> **Written request**
Could you retype the material below, starting with the line that contains "As seen here, is" and going through the very end, with both ends included?

[Dataset entries]
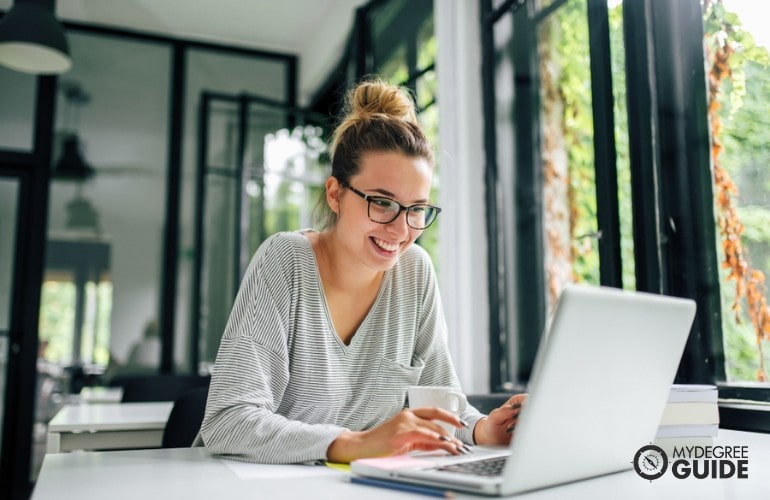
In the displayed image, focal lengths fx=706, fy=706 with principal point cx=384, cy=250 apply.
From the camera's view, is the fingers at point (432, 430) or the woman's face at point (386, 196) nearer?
the fingers at point (432, 430)

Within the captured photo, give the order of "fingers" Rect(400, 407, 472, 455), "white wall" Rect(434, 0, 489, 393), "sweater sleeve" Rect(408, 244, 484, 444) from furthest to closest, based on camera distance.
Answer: "white wall" Rect(434, 0, 489, 393) < "sweater sleeve" Rect(408, 244, 484, 444) < "fingers" Rect(400, 407, 472, 455)

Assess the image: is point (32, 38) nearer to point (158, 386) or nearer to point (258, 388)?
point (158, 386)

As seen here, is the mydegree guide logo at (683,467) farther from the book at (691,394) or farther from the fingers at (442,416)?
the fingers at (442,416)

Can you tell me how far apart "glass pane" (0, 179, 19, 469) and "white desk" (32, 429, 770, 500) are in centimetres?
422

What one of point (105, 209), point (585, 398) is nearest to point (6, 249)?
point (105, 209)

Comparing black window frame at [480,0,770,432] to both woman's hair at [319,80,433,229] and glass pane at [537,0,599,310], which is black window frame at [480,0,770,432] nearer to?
Answer: glass pane at [537,0,599,310]

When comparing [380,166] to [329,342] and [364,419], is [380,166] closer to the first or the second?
[329,342]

> **Worked answer**
As seen here, is the mydegree guide logo at (683,467) farther from the book at (691,394) or farther from the fingers at (442,416)?
the fingers at (442,416)

Can you tell me how far apart "glass pane" (0, 179, 19, 469) and "white desk" (32, 429, 770, 500) are in centimetres?
422

What one of point (105, 209), point (585, 398) is nearest to point (6, 249)?
point (105, 209)

Comparing black window frame at [480,0,770,432] to both woman's hair at [319,80,433,229] and glass pane at [537,0,599,310], which is black window frame at [480,0,770,432] nearer to?
Answer: glass pane at [537,0,599,310]

When comparing [380,166] to [329,342] and [364,419], is [380,166] closer to the first or the second?
[329,342]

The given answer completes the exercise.